El milagro que se le atravesó a la patria milagro: crónica de la victoria del "petrouribismo" circunstancial
Un bolígrafo rojo, chats de última hora y el fantasma de la Comisión de Acusaciones terminaron por cocinar la coalición coyuntural entre el Pacto Histórico y el Centro Democrático. Las dos bancadas más grandes del Congreso, y otros congresistas que se voltearon, hicieron que De la Espriella sea el primer presidente en décadas que pierde la presidencia del Senado en su primer año.
Por: Mateo Muñoz
La mayoría de los senadores hicieron lo posible para que sus familiares entraran al salón donde iban a sesionar por primera vez en este periodo. Le hicieron ojitos al hombre del protocolo que custodiaba la puerta. Dijeron que solo entrarían para la foto o pusieron al frente al menor del grupo familiar.
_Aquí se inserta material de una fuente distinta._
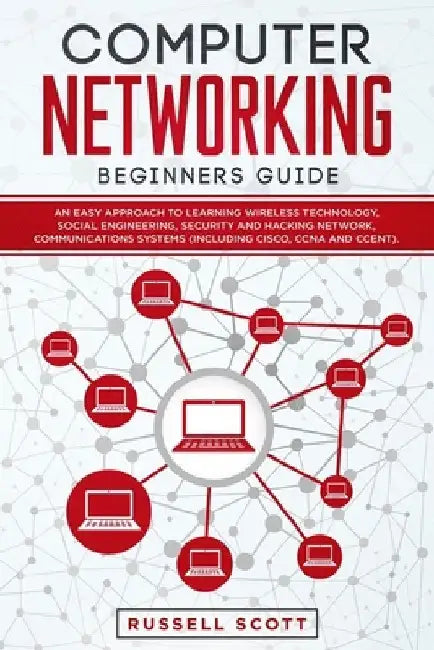 Computer Networking Beginners Guide: An Easy Approach to Learning Wireless Technology, Social Engineering, Security and Hacking Network, Communication by Russell Scott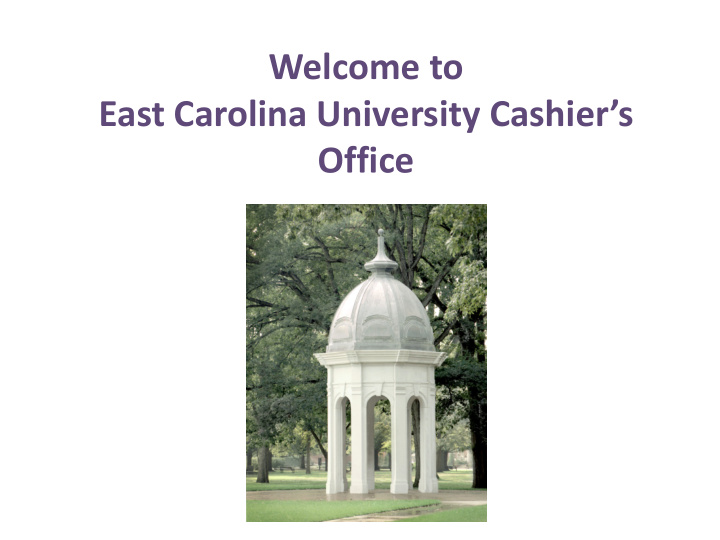 welcome to east carolina university cashier s office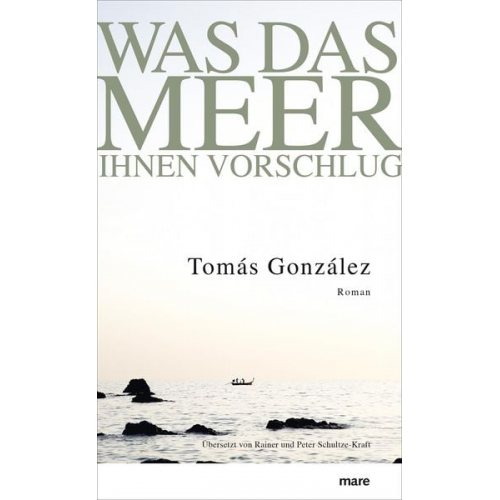 Tomás González - Was das Meer ihnen vorschlug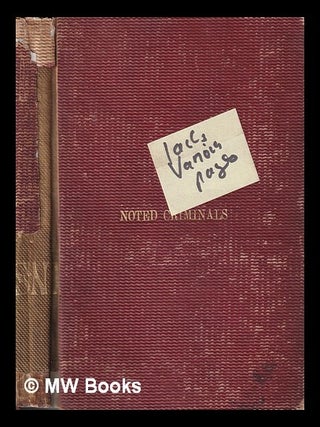 Item #439720 Noted Criminals. J. F. Sutton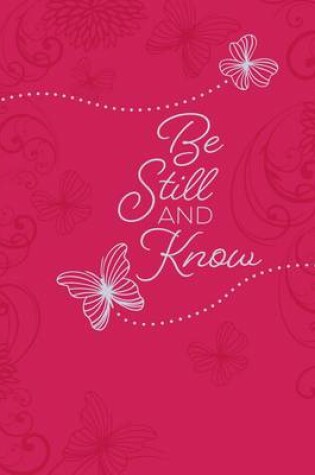 Cover of 365 Daily Devotions: Be Still and Know Devotional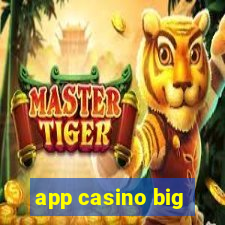 app casino big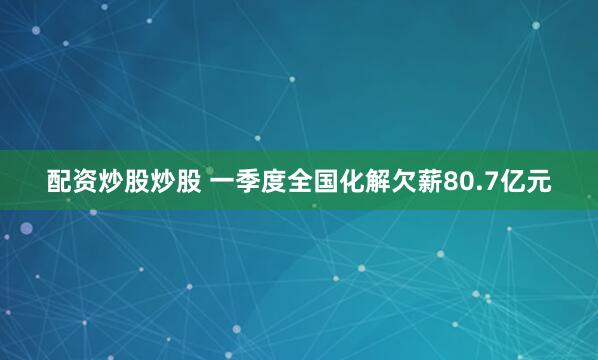 配资炒股炒股 一季度全国化解欠薪80.7亿元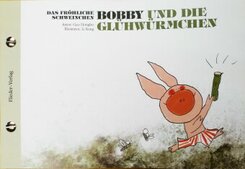 Das fr&ouml;hliche Schweinchen Bobby und die kleine Raupe / Das fr&ouml;hliche Schweinchen Bobby und die Gl&uuml;hw&uuml;rmchen
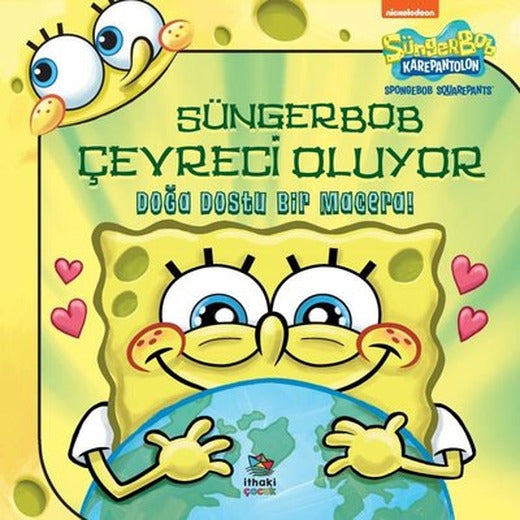 SüngerBob KarePantolon Çevreci Oluyor - Doğa Dostu Bir Macera! | İthaki Çocuk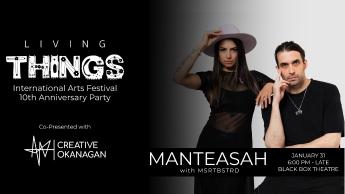 Living Things International Arts Festival 10th Anniversary Party - Co-Presented with Creative Okanagan - MANTEASAH with MSRTBSTRD - January 31 - 6:00 pm to Late - Black Box Theatre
—Es para una fotico con las niñas —imploró un senador liberal. Pero nada. El cancerbero tenía órdenes expresas del presidente saliente, Lidio García, de solo permitir el ingreso de senadores.
En la fila de ingreso estaba Enrique Gómez, senador de Salvación Nacional. Mientras esperaba para entrar, un ciudadano le dijo una frase que será del diario vivir durante los próximos cuatro años: "Tengo unas ideas muy buenas, doctor, mañana se las podría mostrar", dijo el proactivo hombre. Gómez, sin mucho entusiasmo, le respondió: "Mañana será un día muy agitado. Hay que esperar cómo nos va esta noche".